A contract dispute between Major League Baseball and K2 Inc. might be a strike against K2's pending acquisition of the century-old Rawlings Sporting Goods Co.

In a Securities and Exchange Commission filing made public Thursday, K2 said it would not complete the acquisition of Rawlings unless it is able to assume the baseball maker's contracts with "key commercial partners."

In the filing, K2 Chief Executive Richard Heckmann did not name the partners. But Rawlings' most important contract is its agreement to make balls for Major League Baseball. And sources familiar with the issue said that could be the hitch.

People familiar with the talks said MLB was triggering a clause in its contract with Rawlings to renegotiate terms. Los Angeles-based K2 may be balking at that, fearful a new contract could boost the price of its proposed $84-million stock acquisition of Rawlings, those people say. MLB's contracts include a provision that gives it the right to reopen negotiations when a partner is acquired.
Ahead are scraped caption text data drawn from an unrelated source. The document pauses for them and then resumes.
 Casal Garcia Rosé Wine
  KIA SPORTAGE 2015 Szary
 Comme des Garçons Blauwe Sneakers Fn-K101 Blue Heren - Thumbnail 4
However, Howard Smith, a senior vice president with MLB, said both companies had agreed to a renegotiated baseball-supply contract and that the paperwork could be signed in less than a week. He did not disclose the contract's terms.
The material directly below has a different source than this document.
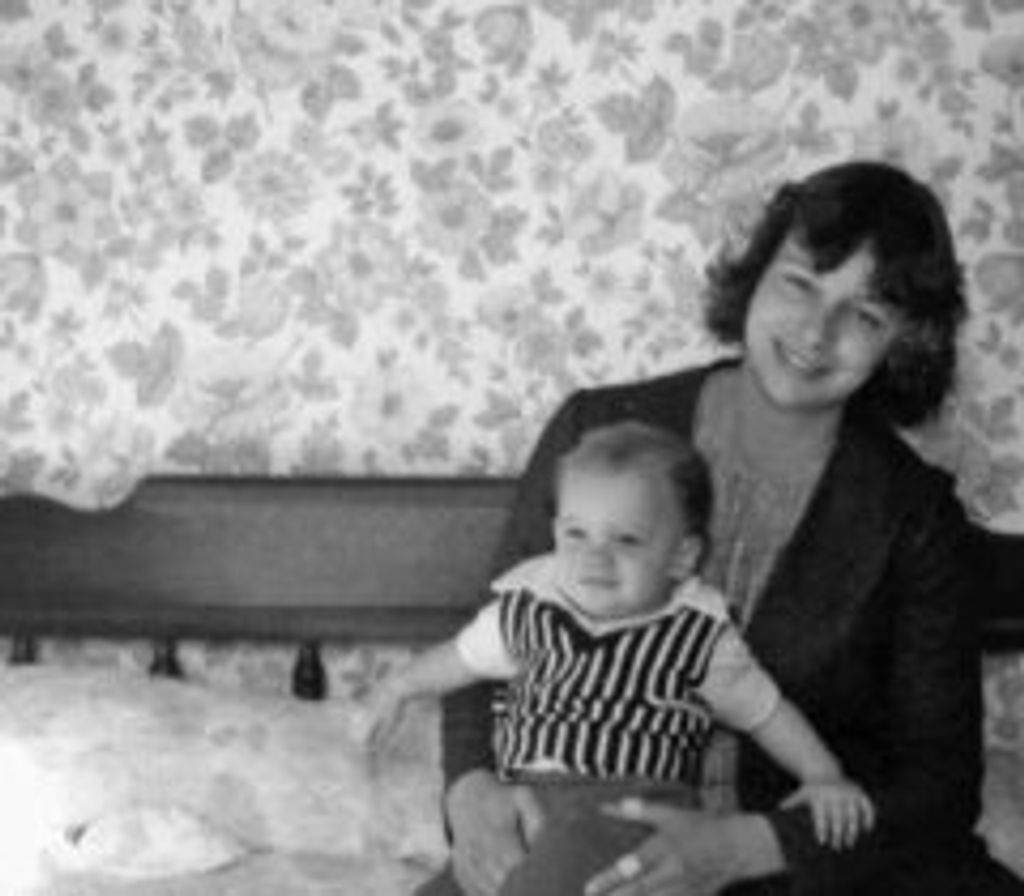 Rosemary Manderfield (Manderfield)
"I don't see anything holding this up," said Smith, who has directed MLB's negotiations with Heckmann and Rawlings Chief Executive Stephen O'Hara. "There is no issue with price."

Rawlings sells about $100 million a year in baseball equipment, and ball sales are a small portion of total revenue.

Shareholders are set to vote on Rawlings' sale to K2 on March 26, and Heckmann said he is not prepared to let talks drag out.

"We are expecting to close this transaction by the end of this month and we want all the consents before we close," Heckmann said. Executives for Fenton, Mo.-based Rawlings did not return calls seeking comment.

The transfer of agreements, such as the baseball contract, is a key condition of the acquisition accord. Rawlings could be forced to pay K2 a $2.9-million breakup fee if the deal is not completed, according to SEC documents.

Sagging stock prices also could halt the acquisition, which Heckmann saw as the first step in building snowboard and fishing gear maker K2 into a Fortune 500 sporting goods company by acquiring famous brands.

The acquisition agreement says K2 can pull out ahead of this month's shareholders vote if K2's average daily closing share price drops below $8 for 15 consecutive days. K2 said that at a stock price under $8, the ratio in the exchange of K2 shares for Rawlings would not make financial sense.

K2 shares closed at $7.90 Wednesday on the New York Stock Exchange, the first time in recent months they have fallen below $8. They bounced back Thursday to close at $8.13.

K2 made the disclosure that it might not complete the deal after investors started calling with questions Wednesday about the recent decline in its stock price. K2 shares have fallen 13.5% this year.

Rawlings fell 4%, or 35 cents, to close at $7.83 on Nasdaq.